Behind the headlines of the Secret Service prositution scandal lies a grim reality that is being ignored, Colombian women’s rights organizations argued Friday.

A joint statement responded angrily to the media outcry that has engulfed the U.S. since the discovery that a group of military and Secret Service personnel had hired prostitutes in Cartagena, days before President Barack Obama’s arrival for the Summit of the Americas.

“We reject the attitude of the Secret Service agents in taking advantage of their power and refusing to pay what was agreed with the workers, after taking their bodies and using their sexual services,” said the statement, written by the Human Life Corporation, the National Network of Women, Observatory of Gender Democracy and Human Rights, the League of Displaced Women and Women Who Believe.

The agents’ behavior “violated the labor rights of women working in prostitution,” they said.

The story broke when an argument over payment between one agent and a prostitute attracted attention at the upmarket hotel where the U.S. delegation was staying.

Dania Suarez, a 24-year-old single mother identified as the woman in question, told the New York Times she had agreed a price of $800 with the agent, but the next morning he only offered her $30.

“It should be made clear that our position is, without any room for doubt, supporting the struggle for the human rights of women sex workers,” said the women’s groups.
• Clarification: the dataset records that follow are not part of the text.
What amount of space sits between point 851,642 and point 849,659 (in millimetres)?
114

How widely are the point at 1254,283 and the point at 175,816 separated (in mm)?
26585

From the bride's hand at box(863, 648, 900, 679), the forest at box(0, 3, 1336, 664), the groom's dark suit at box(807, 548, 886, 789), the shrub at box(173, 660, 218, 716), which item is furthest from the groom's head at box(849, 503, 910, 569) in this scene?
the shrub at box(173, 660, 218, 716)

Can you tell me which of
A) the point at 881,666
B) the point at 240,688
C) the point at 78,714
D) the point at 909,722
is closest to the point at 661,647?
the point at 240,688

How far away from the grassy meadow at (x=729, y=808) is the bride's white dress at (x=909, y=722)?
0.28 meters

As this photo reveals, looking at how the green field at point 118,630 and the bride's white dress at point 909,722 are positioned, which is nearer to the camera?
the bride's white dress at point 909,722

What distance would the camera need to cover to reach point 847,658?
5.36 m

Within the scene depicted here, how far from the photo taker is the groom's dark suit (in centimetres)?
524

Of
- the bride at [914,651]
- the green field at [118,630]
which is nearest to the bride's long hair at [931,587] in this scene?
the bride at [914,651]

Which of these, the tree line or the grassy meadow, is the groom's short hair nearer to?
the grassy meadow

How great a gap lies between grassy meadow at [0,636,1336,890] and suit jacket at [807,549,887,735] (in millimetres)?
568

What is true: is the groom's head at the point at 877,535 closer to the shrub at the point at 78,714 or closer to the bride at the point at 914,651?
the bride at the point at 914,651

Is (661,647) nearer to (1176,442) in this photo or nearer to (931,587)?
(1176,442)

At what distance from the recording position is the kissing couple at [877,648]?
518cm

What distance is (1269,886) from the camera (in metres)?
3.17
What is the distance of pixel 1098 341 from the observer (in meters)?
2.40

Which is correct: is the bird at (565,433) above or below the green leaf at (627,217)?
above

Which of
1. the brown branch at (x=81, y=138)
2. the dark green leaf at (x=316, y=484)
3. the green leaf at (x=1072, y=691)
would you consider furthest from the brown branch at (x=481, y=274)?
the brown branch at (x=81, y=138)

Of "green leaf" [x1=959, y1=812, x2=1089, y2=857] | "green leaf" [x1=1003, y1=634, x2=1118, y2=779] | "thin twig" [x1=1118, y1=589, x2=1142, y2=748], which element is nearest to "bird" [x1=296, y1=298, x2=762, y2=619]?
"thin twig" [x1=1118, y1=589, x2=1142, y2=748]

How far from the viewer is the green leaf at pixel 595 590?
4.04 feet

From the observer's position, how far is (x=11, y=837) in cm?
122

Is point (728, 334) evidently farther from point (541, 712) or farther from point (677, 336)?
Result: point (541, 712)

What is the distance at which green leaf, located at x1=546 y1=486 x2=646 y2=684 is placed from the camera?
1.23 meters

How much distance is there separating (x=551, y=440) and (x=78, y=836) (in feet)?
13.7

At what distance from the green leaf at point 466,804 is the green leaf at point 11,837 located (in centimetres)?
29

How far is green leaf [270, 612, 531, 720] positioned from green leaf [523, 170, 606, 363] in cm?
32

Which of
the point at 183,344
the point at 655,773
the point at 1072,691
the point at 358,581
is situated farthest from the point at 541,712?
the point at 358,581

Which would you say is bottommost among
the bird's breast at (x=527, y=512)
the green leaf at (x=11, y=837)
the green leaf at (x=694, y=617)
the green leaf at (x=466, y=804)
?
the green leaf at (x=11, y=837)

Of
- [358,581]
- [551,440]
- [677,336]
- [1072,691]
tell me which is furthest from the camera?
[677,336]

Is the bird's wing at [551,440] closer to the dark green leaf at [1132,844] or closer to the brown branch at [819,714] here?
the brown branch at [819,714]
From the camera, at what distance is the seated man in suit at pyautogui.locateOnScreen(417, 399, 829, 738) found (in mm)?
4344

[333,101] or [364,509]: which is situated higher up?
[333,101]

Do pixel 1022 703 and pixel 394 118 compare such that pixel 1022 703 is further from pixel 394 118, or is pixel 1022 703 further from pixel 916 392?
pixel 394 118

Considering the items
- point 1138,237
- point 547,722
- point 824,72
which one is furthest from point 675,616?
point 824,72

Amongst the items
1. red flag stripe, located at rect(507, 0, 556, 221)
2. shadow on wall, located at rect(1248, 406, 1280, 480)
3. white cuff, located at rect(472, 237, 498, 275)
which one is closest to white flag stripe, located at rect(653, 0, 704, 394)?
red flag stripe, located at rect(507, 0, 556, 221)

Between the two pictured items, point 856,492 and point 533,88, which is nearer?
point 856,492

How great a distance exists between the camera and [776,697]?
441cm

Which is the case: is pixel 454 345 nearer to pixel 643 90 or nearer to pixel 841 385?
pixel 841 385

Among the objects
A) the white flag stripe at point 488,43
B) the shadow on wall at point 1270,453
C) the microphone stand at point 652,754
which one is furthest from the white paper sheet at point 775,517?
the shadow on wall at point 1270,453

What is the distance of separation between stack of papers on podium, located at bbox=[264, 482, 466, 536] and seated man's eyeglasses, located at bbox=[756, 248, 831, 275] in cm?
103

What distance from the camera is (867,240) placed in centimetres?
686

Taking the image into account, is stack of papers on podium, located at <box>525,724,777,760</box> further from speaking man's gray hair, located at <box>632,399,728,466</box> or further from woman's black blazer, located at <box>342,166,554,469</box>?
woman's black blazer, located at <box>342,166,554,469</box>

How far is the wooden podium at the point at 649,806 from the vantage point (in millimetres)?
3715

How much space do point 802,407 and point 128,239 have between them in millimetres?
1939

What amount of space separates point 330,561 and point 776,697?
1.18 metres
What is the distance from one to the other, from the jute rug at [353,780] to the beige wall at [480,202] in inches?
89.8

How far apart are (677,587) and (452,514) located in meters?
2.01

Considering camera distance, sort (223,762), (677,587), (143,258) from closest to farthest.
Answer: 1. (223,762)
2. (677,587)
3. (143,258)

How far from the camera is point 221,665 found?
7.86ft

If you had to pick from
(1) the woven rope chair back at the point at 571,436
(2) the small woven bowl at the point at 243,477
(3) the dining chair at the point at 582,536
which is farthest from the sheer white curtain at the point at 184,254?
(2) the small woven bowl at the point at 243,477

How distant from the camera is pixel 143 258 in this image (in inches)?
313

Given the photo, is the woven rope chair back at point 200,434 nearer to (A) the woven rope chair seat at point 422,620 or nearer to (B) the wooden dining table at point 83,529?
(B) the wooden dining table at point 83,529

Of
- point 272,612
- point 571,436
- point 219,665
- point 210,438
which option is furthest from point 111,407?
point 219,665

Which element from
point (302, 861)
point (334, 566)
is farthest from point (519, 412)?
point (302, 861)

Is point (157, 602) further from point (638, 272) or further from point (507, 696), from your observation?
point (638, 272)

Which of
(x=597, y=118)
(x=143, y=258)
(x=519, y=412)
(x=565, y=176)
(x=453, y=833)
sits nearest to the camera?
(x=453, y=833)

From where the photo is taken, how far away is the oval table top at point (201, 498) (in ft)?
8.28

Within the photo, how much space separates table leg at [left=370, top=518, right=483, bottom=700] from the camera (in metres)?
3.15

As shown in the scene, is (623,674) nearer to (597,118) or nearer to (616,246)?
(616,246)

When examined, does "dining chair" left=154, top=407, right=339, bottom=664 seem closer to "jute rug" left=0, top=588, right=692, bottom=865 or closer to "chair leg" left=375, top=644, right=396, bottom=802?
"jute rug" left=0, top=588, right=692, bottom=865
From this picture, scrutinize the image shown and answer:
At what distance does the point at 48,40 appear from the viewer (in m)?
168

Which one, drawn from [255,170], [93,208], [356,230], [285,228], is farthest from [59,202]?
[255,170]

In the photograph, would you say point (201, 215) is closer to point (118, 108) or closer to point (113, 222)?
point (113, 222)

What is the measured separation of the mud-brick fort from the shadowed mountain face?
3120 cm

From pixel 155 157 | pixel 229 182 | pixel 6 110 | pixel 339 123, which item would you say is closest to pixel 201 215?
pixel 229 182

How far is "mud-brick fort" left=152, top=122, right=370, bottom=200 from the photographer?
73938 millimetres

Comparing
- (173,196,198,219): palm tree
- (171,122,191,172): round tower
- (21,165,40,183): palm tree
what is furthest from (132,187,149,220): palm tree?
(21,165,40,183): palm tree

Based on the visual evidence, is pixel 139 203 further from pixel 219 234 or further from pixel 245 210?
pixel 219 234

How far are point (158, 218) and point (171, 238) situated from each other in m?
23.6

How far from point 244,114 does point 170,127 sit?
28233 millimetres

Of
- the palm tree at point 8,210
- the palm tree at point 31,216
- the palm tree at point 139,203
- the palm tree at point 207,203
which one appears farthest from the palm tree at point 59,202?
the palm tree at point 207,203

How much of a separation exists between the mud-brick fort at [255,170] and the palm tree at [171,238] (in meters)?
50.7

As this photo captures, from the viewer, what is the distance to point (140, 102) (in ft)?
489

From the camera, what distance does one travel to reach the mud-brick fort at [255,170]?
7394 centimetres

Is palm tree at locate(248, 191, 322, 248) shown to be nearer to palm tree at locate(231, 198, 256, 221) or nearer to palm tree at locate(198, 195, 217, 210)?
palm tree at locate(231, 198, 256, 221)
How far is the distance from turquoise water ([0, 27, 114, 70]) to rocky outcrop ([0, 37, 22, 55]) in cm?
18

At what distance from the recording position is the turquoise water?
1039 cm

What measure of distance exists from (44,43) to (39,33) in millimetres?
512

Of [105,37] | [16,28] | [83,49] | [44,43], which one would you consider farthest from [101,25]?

They called on the U.S. Embassy in Colombia, the Foreign Ministry and Cartagena’s mayoral office to make public the results of investigations into the Secret Service agents’ actions.

Three Secret Service agents have left their jobs in the wake of the scandal, and up to three more may go. Twelve are now on administrative leave.

The causes and realities of prostitution were being completely ignored, said the organizations. “Prostitution (…) is caused by the inequality and poverty that exists in many of our cities,” they said, and in Cartagena the fundamental problem was the “exclusion and povery of most of the black population.”

Bolivar, the department in which Cartagena is located, is one of the five poorest in Colombia. It’s estimated that 60% of Cartagena’s population exists below the U.N. poverty level of $2 a day, which combined with a steady stream of wealthy foreign visitors creates the prime conditions for sex tourism.

The women’s groups called on local and national governments to take action. “The sexual exploitation of children, just like the persecution and murder of prostitutes, is a problem that has not been tackled by governments in a serious and responsible way,” said the statement.

Finally, they demanded “an advance in policies to eradicate gender violence, discrimination, trafficking in women and the sexual exploitation of children in the city.”